De l’histoire de la femme fusillée dans les blés ukrainiens, à celle du cousin Georges

« Je m’inquiétais soudain d’avoir toujours enseigné une histoire vide d’humanité. » Il pense alors à ce « cousin Georges » dont on parlait parfois dans sa famille, mais pas trop souvent, victime d’une rafle qui ne le concernait pas, parce qu’il « était là, au mauvais endroit au mauvais moment », près de ses patrons juifs, qui était mort à 17 ans, probablement à Auschwitz. Georges, « Jojo », dont il ne restait que deux photos au fond d’un album familial, l’une « où il posait fièrement dans son costume du dimanche », l’autre, le visage tuméfié, impossible de savoir s’il était vivant ou mort. « J’ignorais tout de son sort, de son histoire et de ce qui avait rendu possible une telle tuméfaction du corps et une telle destruction des tissus humains (…) En réalité, j’étais aussi proche du cousin Georges que de cette femme fusillée dans les blés ukrainiens. Cette femme, je n’en sais toujours pas le nom. Mais j’en parle beaucoup plus que du cousin Georges ». Ce livre est l’histoire du cousin Georges et aussi l’histoire de la recherche du cousin Georges, et de ceux qui partirent avec lui, certains pour ne pas revenir.

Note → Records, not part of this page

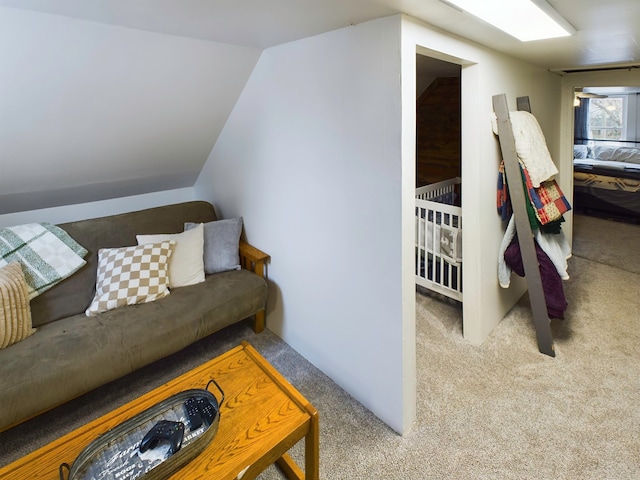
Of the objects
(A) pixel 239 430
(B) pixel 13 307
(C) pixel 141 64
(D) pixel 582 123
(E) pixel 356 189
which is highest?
(D) pixel 582 123

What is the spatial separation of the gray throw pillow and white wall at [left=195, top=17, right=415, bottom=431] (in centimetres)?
19

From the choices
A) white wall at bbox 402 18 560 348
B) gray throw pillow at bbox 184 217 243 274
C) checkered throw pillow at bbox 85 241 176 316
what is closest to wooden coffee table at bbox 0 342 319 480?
white wall at bbox 402 18 560 348

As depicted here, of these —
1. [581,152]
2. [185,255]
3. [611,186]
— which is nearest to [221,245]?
[185,255]

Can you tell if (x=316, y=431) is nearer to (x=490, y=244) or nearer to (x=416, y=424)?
(x=416, y=424)

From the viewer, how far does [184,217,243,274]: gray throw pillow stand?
2.64 metres

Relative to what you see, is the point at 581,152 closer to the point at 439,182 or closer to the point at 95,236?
the point at 439,182

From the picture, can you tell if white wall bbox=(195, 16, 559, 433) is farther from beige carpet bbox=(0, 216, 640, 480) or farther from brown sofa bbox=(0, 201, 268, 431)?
brown sofa bbox=(0, 201, 268, 431)

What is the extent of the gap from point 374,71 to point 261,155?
1.01 m

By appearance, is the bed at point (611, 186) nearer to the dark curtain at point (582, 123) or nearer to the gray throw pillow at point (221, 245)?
the dark curtain at point (582, 123)

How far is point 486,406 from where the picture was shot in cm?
195

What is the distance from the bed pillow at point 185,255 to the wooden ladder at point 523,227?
6.55 ft

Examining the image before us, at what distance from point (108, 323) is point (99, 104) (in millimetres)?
1153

En 2014, l’historien Ivan Jablonka publiait un essai épistémologique et historiographique qui avait pour titre, L’histoire est une littérature contemporaine. Il y plaidait pour des ouvrages d’histoire qui racontent au lecteur la méthode que suit l’historien-auteur, pour une forme nouvelle qui tienne à la fois de l’enquête, du témoignage, de l’autobiographie, du récit et qui mette en œuvre « un raisonnement qui, déployé dans un texte produit une émotion ». Le chercheur-historien, affirmait-il, doit renoncer aux modes objectifs, ne pas craindre le « je », admettre qu’il est présent dans son histoire, reconnaître et faire connaître qu’il est en contact direct avec son objet d’étude, qu’il appartient au monde qu’il décrit, exposer sa méthode, démythifier sa personne et désacraliser son discours, montrer au lecteur comment la connaissance se fabrique, consacrer une part de son récit à la recherche elle-même, c’est-à-dire à la manière dont il a raisonné, enquêté, douté.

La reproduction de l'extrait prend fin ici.